Моя доброжелательница вынужденно повиновалась, а вещи одна за другой были частично водружены на крышу пролетки, частично — сложены рядом с кучером.
Наконец все было готово, и, привычно рванув вожжи и стегнув меня кнутом, извозчик отъехал от вокзала. Груз был непосильным, а я с утра ничего не ел и не имел ни минуты отдыха, но, как всегда, выкладывался до конца, несмотря на обидную несправедливость и жестокость.
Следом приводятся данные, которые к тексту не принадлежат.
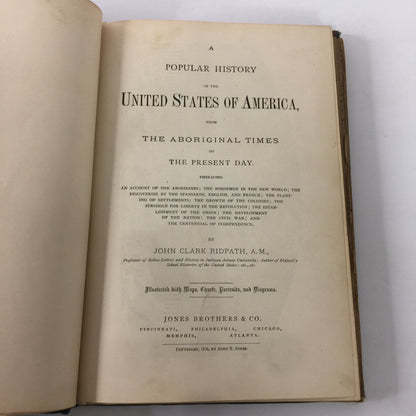 A Popular History of the United States of America - John Clark Ridpath - Salesman’s Dummy - 1876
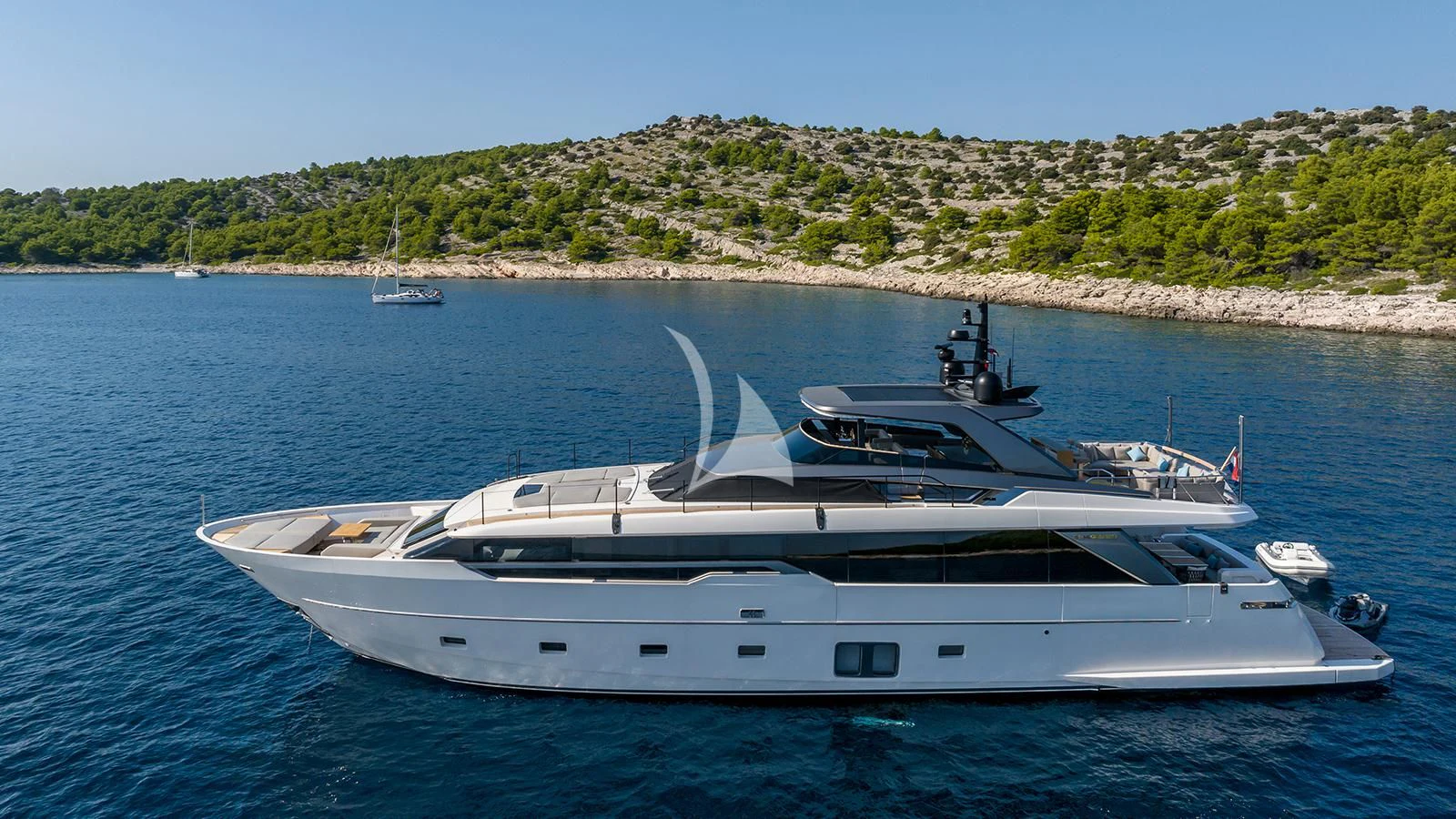 a white yacht in the water aboard JICJ Yacht for Sale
Я честно дотащил экипаж до Ладгейт Хилл, но здесь окончательно выбился из сил. Я старался, как мог, идти дальше, а кучер беспрерывно дергал вожжи и бил меня кнутом, но в какой-то момент — сам не знаю, как это случилось, — ноги у меня подкосились, и я грузно рухнул на бок. От неожиданности и тяжести падения мне показалось, что я испускаю дух. Я лежал совершенно неподвижно — у меня не было сил пошевелиться — и был уверен, что умираю. Вокруг меня поднялась суета, послышались громкие сердитые голоса, стали снимать багаж — но я все воспринимал как во сне. Сочувственный ласковый голос произнес: «Ах, бедная лошадка! Это мы виноваты!» Кто-то подошел и ослабил мне уздечку, расстегнул постромки, рассупонил хомут. Кто-то сказал: «Он околел, больше не встанет». Потом я услышал, как полицейский отдавал распоряжения, но даже не открыл глаза, лишь время от времени судорожно втягивал воздух ноздрями.